> [Data supplied]
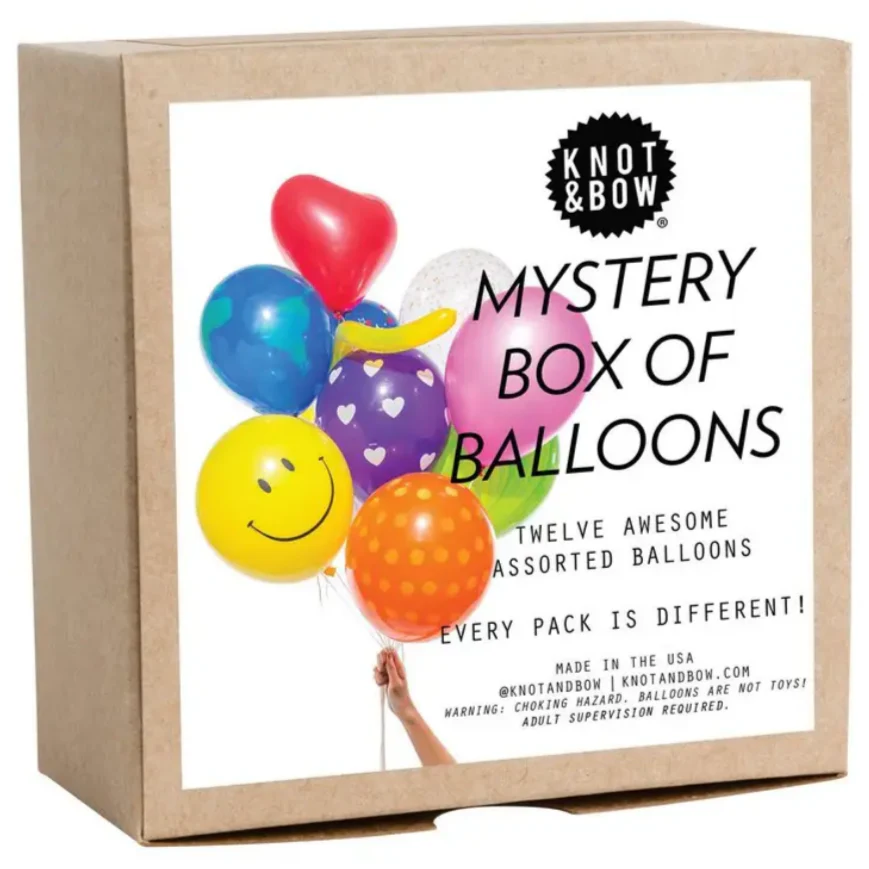 Mystery Party Balloons (pk12) - Image 2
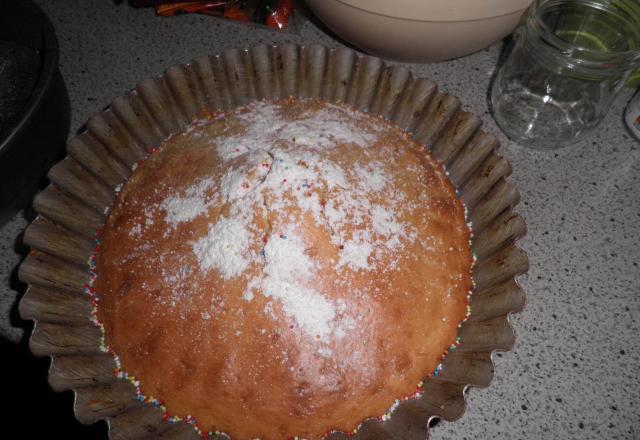 Des madeleines avec la recette du gâteau au yaourt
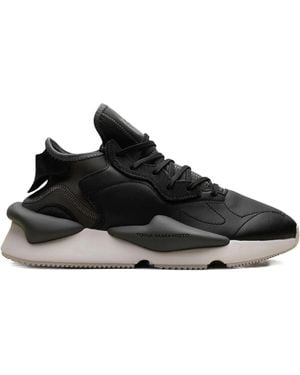 Y-3 Kaiwa Sneakers - Zwart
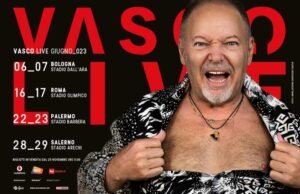 #Vasco Live 2023: a giugno doppie date negli stadi!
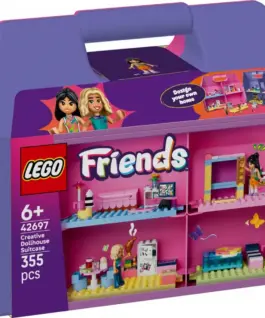 LEGO LEGO Friends 42697 Creative Dollhouse Suitcase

> [Problem to solve]
All of the material above is to be copied exactly, except for its images.

> [Worked solution]
 Mystery Party Balloons (pk12) - Image 2
 Des madeleines avec la recette du gâteau au yaourt
 Y-3 Kaiwa Sneakers - Zwart
 #Vasco Live 2023: a giugno doppie date negli stadi!
 LEGO LEGO Friends 42697 Creative Dollhouse Suitcase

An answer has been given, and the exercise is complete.